Her former boss--Lavis is now an associate for the Rhoads & Sinon law firm in Harrisburg, the same law firm that employs Linda Thompson handler James Ellison--opposed Kagan's nomination to the Supreme Court, as did all but about four other Republicans. Kagan was Solicitor General of the United States and dean of the Harvard Law School, but that wasn't enough for Lavis. "As a woman, I admire her accomplishments"--nice condescension--"but I [as a 25-year-old first year associate] do not believe she is qualified to sit on the Supreme Court."

Whew! Good thing she wasn't around when Sen. Hugo Black of Alabama, a personal injury lawyer who had briefly been a police court judge, was nominated by Franklin D. Roosevelt to the Supreme Court and went on to become one of the most influential Justices of the 20th century.

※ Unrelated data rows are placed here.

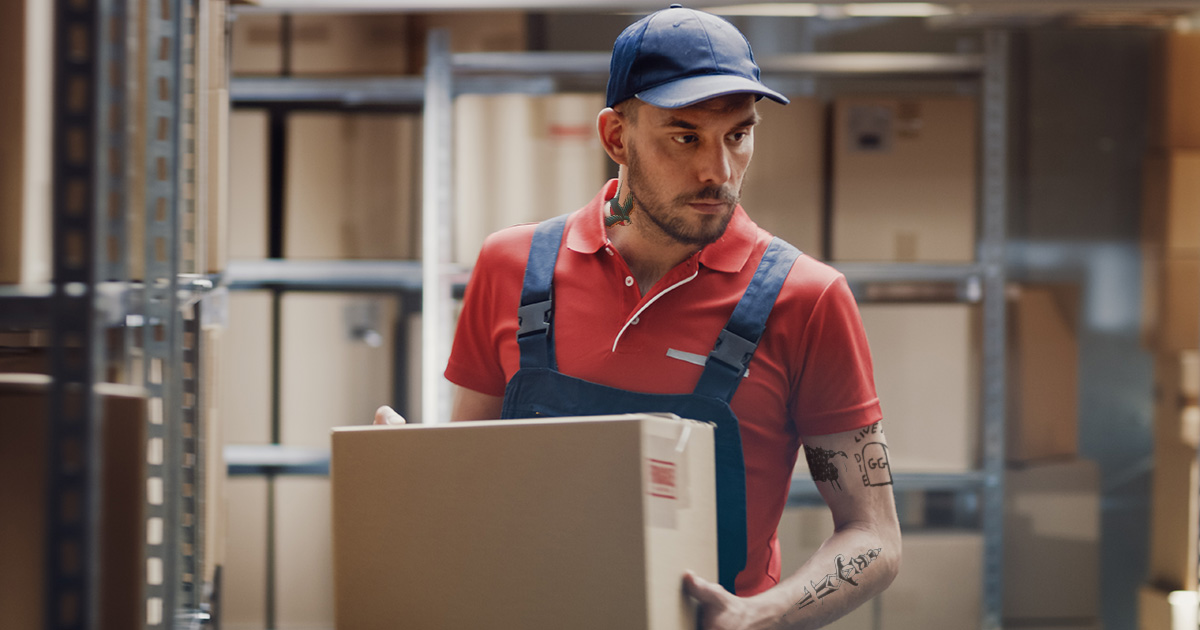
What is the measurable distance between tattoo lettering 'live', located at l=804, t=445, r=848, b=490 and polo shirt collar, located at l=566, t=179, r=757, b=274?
26 centimetres

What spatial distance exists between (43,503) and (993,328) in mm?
2296

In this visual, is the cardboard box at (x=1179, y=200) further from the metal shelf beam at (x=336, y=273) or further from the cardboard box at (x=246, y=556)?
the cardboard box at (x=246, y=556)

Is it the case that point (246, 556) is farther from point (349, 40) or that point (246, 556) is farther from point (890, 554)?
point (890, 554)

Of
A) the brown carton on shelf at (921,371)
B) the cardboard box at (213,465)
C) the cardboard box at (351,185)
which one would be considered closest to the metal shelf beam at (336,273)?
the cardboard box at (351,185)

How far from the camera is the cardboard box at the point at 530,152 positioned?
240 centimetres

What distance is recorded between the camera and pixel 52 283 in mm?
770

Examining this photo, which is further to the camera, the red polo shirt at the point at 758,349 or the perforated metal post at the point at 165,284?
the red polo shirt at the point at 758,349

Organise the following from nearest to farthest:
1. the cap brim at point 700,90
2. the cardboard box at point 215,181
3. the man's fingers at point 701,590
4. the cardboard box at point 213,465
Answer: the man's fingers at point 701,590 → the cap brim at point 700,90 → the cardboard box at point 215,181 → the cardboard box at point 213,465

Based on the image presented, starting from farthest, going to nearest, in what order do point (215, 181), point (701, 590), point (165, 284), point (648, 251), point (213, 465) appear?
point (213, 465), point (215, 181), point (648, 251), point (165, 284), point (701, 590)

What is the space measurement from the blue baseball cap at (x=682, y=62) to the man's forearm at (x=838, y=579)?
0.56 meters

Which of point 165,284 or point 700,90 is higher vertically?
point 700,90

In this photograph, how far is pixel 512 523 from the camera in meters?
0.84

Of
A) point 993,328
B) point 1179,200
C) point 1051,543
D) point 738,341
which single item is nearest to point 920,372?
point 993,328

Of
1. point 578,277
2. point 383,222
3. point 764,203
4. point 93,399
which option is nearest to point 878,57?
point 764,203
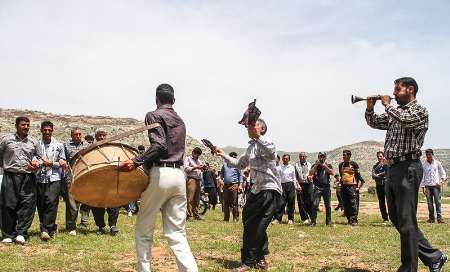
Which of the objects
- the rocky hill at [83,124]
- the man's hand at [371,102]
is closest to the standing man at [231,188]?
the man's hand at [371,102]

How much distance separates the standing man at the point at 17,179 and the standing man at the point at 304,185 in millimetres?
8358

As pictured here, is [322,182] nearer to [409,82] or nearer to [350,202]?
[350,202]

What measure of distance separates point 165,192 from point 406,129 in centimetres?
317

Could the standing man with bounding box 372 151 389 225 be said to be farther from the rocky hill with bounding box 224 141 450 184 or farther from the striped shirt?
the rocky hill with bounding box 224 141 450 184

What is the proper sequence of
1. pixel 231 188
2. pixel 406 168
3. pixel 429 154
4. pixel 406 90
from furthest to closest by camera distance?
pixel 429 154, pixel 231 188, pixel 406 90, pixel 406 168

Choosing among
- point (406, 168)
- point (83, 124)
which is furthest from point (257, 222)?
point (83, 124)

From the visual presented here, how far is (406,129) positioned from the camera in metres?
6.46

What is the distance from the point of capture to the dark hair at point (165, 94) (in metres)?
6.29

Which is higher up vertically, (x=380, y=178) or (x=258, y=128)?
(x=258, y=128)

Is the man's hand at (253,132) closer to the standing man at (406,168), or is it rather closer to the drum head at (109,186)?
the standing man at (406,168)

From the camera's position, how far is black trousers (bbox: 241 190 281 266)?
286 inches

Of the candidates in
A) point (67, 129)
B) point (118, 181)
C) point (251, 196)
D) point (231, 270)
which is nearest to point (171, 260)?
point (231, 270)

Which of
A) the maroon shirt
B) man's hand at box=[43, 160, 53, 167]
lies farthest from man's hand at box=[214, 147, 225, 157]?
man's hand at box=[43, 160, 53, 167]

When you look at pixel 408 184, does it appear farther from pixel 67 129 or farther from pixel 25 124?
pixel 67 129
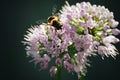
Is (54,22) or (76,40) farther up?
(54,22)

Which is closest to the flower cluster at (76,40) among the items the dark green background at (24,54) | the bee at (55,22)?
the bee at (55,22)

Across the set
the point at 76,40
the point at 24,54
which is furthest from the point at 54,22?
the point at 24,54

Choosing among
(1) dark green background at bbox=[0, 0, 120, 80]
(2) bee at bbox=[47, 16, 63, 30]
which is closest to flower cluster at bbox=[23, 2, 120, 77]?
(2) bee at bbox=[47, 16, 63, 30]

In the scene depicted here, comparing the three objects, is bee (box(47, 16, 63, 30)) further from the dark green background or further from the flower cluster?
the dark green background

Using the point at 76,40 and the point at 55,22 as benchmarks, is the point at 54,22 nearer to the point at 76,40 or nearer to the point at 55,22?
the point at 55,22

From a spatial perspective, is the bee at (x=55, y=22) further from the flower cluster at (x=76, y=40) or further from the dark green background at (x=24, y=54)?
the dark green background at (x=24, y=54)

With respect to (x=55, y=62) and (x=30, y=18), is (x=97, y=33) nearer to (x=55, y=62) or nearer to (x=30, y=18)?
(x=55, y=62)

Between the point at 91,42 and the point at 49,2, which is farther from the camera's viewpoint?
the point at 49,2

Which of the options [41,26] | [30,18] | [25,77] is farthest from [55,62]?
[30,18]
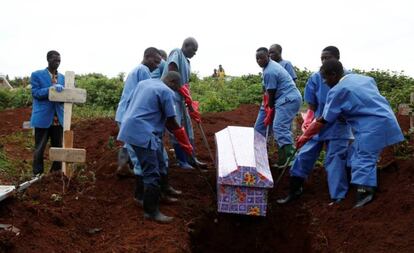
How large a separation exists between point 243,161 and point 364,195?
4.40 feet

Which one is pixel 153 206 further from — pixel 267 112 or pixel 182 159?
pixel 267 112

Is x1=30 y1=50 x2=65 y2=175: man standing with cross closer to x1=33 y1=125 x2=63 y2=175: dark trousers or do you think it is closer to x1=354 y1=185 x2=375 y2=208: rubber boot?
x1=33 y1=125 x2=63 y2=175: dark trousers

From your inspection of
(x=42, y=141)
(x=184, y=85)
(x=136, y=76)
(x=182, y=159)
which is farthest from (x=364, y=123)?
(x=42, y=141)

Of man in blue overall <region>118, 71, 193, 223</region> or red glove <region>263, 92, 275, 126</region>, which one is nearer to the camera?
man in blue overall <region>118, 71, 193, 223</region>

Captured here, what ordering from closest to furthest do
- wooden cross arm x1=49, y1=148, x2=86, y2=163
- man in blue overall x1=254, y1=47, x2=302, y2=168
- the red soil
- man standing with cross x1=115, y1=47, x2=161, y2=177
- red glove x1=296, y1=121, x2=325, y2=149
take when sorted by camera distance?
the red soil < red glove x1=296, y1=121, x2=325, y2=149 < wooden cross arm x1=49, y1=148, x2=86, y2=163 < man standing with cross x1=115, y1=47, x2=161, y2=177 < man in blue overall x1=254, y1=47, x2=302, y2=168

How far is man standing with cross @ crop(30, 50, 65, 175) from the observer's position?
7117 millimetres

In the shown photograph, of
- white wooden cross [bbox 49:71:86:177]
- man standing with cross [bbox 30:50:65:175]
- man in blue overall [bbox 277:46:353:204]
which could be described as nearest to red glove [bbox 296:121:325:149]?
man in blue overall [bbox 277:46:353:204]

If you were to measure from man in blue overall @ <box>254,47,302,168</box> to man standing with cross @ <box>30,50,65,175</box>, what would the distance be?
282cm

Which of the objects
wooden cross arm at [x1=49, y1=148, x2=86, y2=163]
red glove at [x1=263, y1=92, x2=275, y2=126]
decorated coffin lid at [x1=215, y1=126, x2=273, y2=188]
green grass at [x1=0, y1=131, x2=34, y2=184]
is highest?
red glove at [x1=263, y1=92, x2=275, y2=126]

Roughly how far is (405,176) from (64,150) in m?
3.96

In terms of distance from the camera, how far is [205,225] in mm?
6012

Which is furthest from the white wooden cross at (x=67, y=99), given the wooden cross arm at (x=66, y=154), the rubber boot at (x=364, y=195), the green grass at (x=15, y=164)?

Then there's the matter of who she was working for. Her former boss, Senator Sessions, was only the second nominee for a federal district court judgeship in 48 years to be rejected by the Senate Judiciary Committee when his nomination came before the committee in 1986. President Reagan then withdrew the nomination. Sessions had a bad habit of making comments that called his commitment to civil rights for blacks into questions. There was testimony that he referred to the ACLU as a "Communist" organization that "forced civil rights down the throats of people." Then there was the howler--he later defended it as a "joke"--that "I was okay with the Klan until I found out they smoked pot." Or that he referred to a black assistant U.S. Attorney as "boy." It's that last one that chills the soul, that really ought to bring any conversation to a halt.

That's who Lavis was doing opposition research for. Way to go Messiah! Sessions, by the way, will become chairman of the Judiciary Committee if the Republicans retake control of the Senate in November. I don't think that's going to happen, but I'll save my thoughts on that for another day.

June 21, 2010

Mayor Linda Thompson to Bill Cluck: Bye, Bye (For Now)

Mayor Linda Thompson today gave the boot to three members of the Harrisburg Authority who were appointed about six weeks ago by Harrisburg City Council. The trio included her chief critic, lawyer Bill Cluck, who was well along with plans to have a forensic audit conducted of the Harrisburg Authority's transactions during the reign of Rhodes & Sinon partner James Ellison, especially regarding the infamous city incinerator. Cluck didn't even get a courtesy call.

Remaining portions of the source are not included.